Zaten son dönemde bu anlayış değişimini de görüyoruz. İyi ortaklıklar yapılabiliyor, böylece büyüme açısından sıçrama yaşanabiliyor. Veya şirket sahipleri ilk şirketlerini tamamen satıp aldıkları parayla daha yeni girişimlere girebiliyor. Ama değişim daha hızlanmalı.
Peki siz Boydak olarak inorganik büyümeye nasıl bakıyorsunuz?
Biz iş hayatımız boyunca aldık da sattık da kâr etmeyen şirketleri kapattık da... Ortaklık da yaptık. Yürümeyen ortaklığı sonlandırdığımız da oldu. Hepsini yaşadık, almamız gereken dersleri de aldık. Bunlar iş hayatında gayet olağandır. Pişmanlık var mı? Olmamalı. Çünkü o gün o gerekiyordu, öyle yapıldı. Önümüze bakmalıyız. Hepsinden bir şey öğrenmeliyiz.
Ajandamızda yeni alım-satımlar var mı diye sordunuz. Aslında bu konuda daha çok CEO’muz Memduh Bey sözcümüzdür. Ama ben de başkan vekili olarak kısmen bilgi verebilirim. Tabii ki işlerimizi geliştirmek bakımından radarımıza giren şirketler oluyor. Baktıklarımız da oluyor. Ama bu son dönemde henüz ilgimizi çeken, bütçemize ve stratejimize uygun bir iş karşımıza gelmedi.
Yakın zamanda yeni gireceğiniz veya çıkacağınız sektörler olacak mı?
Bugünlerde yok. Mevcut şirketlerimiz gayet güzel gidiyor. Eskiden daha fazla alanda faaliyet gösteriyorduk. 11 sektör vardı. Bunu azalttık. Şu anda 8 alandayız. Mobilya, enerji, kablo, demirçelik, tekstil, kimya, pazarlama, lojistik, Bunların da tümü iyi gidiyor.

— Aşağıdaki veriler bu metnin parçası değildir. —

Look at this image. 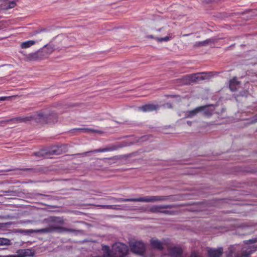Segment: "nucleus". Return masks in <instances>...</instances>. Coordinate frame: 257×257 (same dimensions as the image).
Masks as SVG:
<instances>
[{
    "label": "nucleus",
    "instance_id": "obj_1",
    "mask_svg": "<svg viewBox=\"0 0 257 257\" xmlns=\"http://www.w3.org/2000/svg\"><path fill=\"white\" fill-rule=\"evenodd\" d=\"M43 221L48 224V226L47 227L36 230L18 229V232L25 233H47L52 232L62 233L64 232H75L78 231V230L76 229L67 228L62 226L65 223L64 219L62 217L54 216H50L49 217L45 219Z\"/></svg>",
    "mask_w": 257,
    "mask_h": 257
},
{
    "label": "nucleus",
    "instance_id": "obj_2",
    "mask_svg": "<svg viewBox=\"0 0 257 257\" xmlns=\"http://www.w3.org/2000/svg\"><path fill=\"white\" fill-rule=\"evenodd\" d=\"M170 196H148L136 198H113L110 199L114 200L117 202H163L169 199Z\"/></svg>",
    "mask_w": 257,
    "mask_h": 257
},
{
    "label": "nucleus",
    "instance_id": "obj_3",
    "mask_svg": "<svg viewBox=\"0 0 257 257\" xmlns=\"http://www.w3.org/2000/svg\"><path fill=\"white\" fill-rule=\"evenodd\" d=\"M211 73L201 72L184 76L182 79L184 84H189L192 82H197L201 80L209 79Z\"/></svg>",
    "mask_w": 257,
    "mask_h": 257
},
{
    "label": "nucleus",
    "instance_id": "obj_4",
    "mask_svg": "<svg viewBox=\"0 0 257 257\" xmlns=\"http://www.w3.org/2000/svg\"><path fill=\"white\" fill-rule=\"evenodd\" d=\"M57 115L54 112L49 114H43L42 113L36 114L35 120L41 123H55L57 121Z\"/></svg>",
    "mask_w": 257,
    "mask_h": 257
},
{
    "label": "nucleus",
    "instance_id": "obj_5",
    "mask_svg": "<svg viewBox=\"0 0 257 257\" xmlns=\"http://www.w3.org/2000/svg\"><path fill=\"white\" fill-rule=\"evenodd\" d=\"M131 251L138 255H144L146 251V244L142 240H135L129 242Z\"/></svg>",
    "mask_w": 257,
    "mask_h": 257
},
{
    "label": "nucleus",
    "instance_id": "obj_6",
    "mask_svg": "<svg viewBox=\"0 0 257 257\" xmlns=\"http://www.w3.org/2000/svg\"><path fill=\"white\" fill-rule=\"evenodd\" d=\"M112 257H124L128 252V246L120 242L115 243L112 247V251H111Z\"/></svg>",
    "mask_w": 257,
    "mask_h": 257
},
{
    "label": "nucleus",
    "instance_id": "obj_7",
    "mask_svg": "<svg viewBox=\"0 0 257 257\" xmlns=\"http://www.w3.org/2000/svg\"><path fill=\"white\" fill-rule=\"evenodd\" d=\"M242 249V246L239 244L232 245L228 248L225 254L226 257H241L243 255Z\"/></svg>",
    "mask_w": 257,
    "mask_h": 257
},
{
    "label": "nucleus",
    "instance_id": "obj_8",
    "mask_svg": "<svg viewBox=\"0 0 257 257\" xmlns=\"http://www.w3.org/2000/svg\"><path fill=\"white\" fill-rule=\"evenodd\" d=\"M207 106H201L197 107L193 110L188 111L185 113V117H192L196 115L198 112L203 111L206 115H210L211 112L207 110Z\"/></svg>",
    "mask_w": 257,
    "mask_h": 257
},
{
    "label": "nucleus",
    "instance_id": "obj_9",
    "mask_svg": "<svg viewBox=\"0 0 257 257\" xmlns=\"http://www.w3.org/2000/svg\"><path fill=\"white\" fill-rule=\"evenodd\" d=\"M122 146L120 145H111L108 147H107L104 148L102 149H96L92 151H89L84 152L83 153H79L76 154V155L81 156H85L87 153H90V152H93V153H102V152H110V151H113L114 150H116L118 149L121 148Z\"/></svg>",
    "mask_w": 257,
    "mask_h": 257
},
{
    "label": "nucleus",
    "instance_id": "obj_10",
    "mask_svg": "<svg viewBox=\"0 0 257 257\" xmlns=\"http://www.w3.org/2000/svg\"><path fill=\"white\" fill-rule=\"evenodd\" d=\"M167 244H168V241L166 240L160 241L155 238H152L150 240L151 246L154 249L160 250H163L164 248V246L167 245Z\"/></svg>",
    "mask_w": 257,
    "mask_h": 257
},
{
    "label": "nucleus",
    "instance_id": "obj_11",
    "mask_svg": "<svg viewBox=\"0 0 257 257\" xmlns=\"http://www.w3.org/2000/svg\"><path fill=\"white\" fill-rule=\"evenodd\" d=\"M169 240H168V246L167 245V248L171 257H182V248L178 246L171 247L169 246Z\"/></svg>",
    "mask_w": 257,
    "mask_h": 257
},
{
    "label": "nucleus",
    "instance_id": "obj_12",
    "mask_svg": "<svg viewBox=\"0 0 257 257\" xmlns=\"http://www.w3.org/2000/svg\"><path fill=\"white\" fill-rule=\"evenodd\" d=\"M174 207L173 205H155L151 207L149 209H144V211H148L153 213H158L160 212V210L163 209L172 208Z\"/></svg>",
    "mask_w": 257,
    "mask_h": 257
},
{
    "label": "nucleus",
    "instance_id": "obj_13",
    "mask_svg": "<svg viewBox=\"0 0 257 257\" xmlns=\"http://www.w3.org/2000/svg\"><path fill=\"white\" fill-rule=\"evenodd\" d=\"M21 53L25 56V60L27 61H38L43 59L39 50L28 54H24L23 52Z\"/></svg>",
    "mask_w": 257,
    "mask_h": 257
},
{
    "label": "nucleus",
    "instance_id": "obj_14",
    "mask_svg": "<svg viewBox=\"0 0 257 257\" xmlns=\"http://www.w3.org/2000/svg\"><path fill=\"white\" fill-rule=\"evenodd\" d=\"M160 108V106L157 104L147 103L138 107L139 110L144 112H151L157 110Z\"/></svg>",
    "mask_w": 257,
    "mask_h": 257
},
{
    "label": "nucleus",
    "instance_id": "obj_15",
    "mask_svg": "<svg viewBox=\"0 0 257 257\" xmlns=\"http://www.w3.org/2000/svg\"><path fill=\"white\" fill-rule=\"evenodd\" d=\"M54 50V47L52 45H46L42 49L39 50L43 59L47 58Z\"/></svg>",
    "mask_w": 257,
    "mask_h": 257
},
{
    "label": "nucleus",
    "instance_id": "obj_16",
    "mask_svg": "<svg viewBox=\"0 0 257 257\" xmlns=\"http://www.w3.org/2000/svg\"><path fill=\"white\" fill-rule=\"evenodd\" d=\"M36 114L34 115H31L29 116L26 117H18L13 118L10 119H7L4 121H3L4 122H9L10 121H13L14 122H27L28 121H30L32 119L35 120V117Z\"/></svg>",
    "mask_w": 257,
    "mask_h": 257
},
{
    "label": "nucleus",
    "instance_id": "obj_17",
    "mask_svg": "<svg viewBox=\"0 0 257 257\" xmlns=\"http://www.w3.org/2000/svg\"><path fill=\"white\" fill-rule=\"evenodd\" d=\"M223 252V249L222 247L217 249L210 248L208 250V255L209 257H220Z\"/></svg>",
    "mask_w": 257,
    "mask_h": 257
},
{
    "label": "nucleus",
    "instance_id": "obj_18",
    "mask_svg": "<svg viewBox=\"0 0 257 257\" xmlns=\"http://www.w3.org/2000/svg\"><path fill=\"white\" fill-rule=\"evenodd\" d=\"M17 253L18 257L32 256L35 254L34 252L31 249H20Z\"/></svg>",
    "mask_w": 257,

Peki Boydak Grubu 5-10 yıl sonra nerede olacak? Büyüme nereden gelecek?
Boydak Grubunun vazgeçmediği prensipleri vardır. Birincisi kârlı büyümek. Türkiye büyürken Boydak’ın da büyümesi lazım. Hatta Türkiye’nin de üzerinde büyümemiz lazım. Ayrıca kârlı büyümek zorundayız. Eğer bir işlen uzun süre kâr etmiyorsak, o işten çıkarız.
İkincisi, Boydak Grubu güçlü finansal yapıyı çok sever. Bu bizim temel stratejimizdir. Bizi bugünlere getiren anlayış budur. Orta ve uzun vadeli olarak piyasadan kendini çok rahat fonlayabilir. Bu işi iyi beceren bir grubuz. Büyümemiz de bu anlayıştan geliyor. Kullandığımız fonları boşa harcamadan yatırıma dönüştürürüz. Böyle olmaya devam edecek.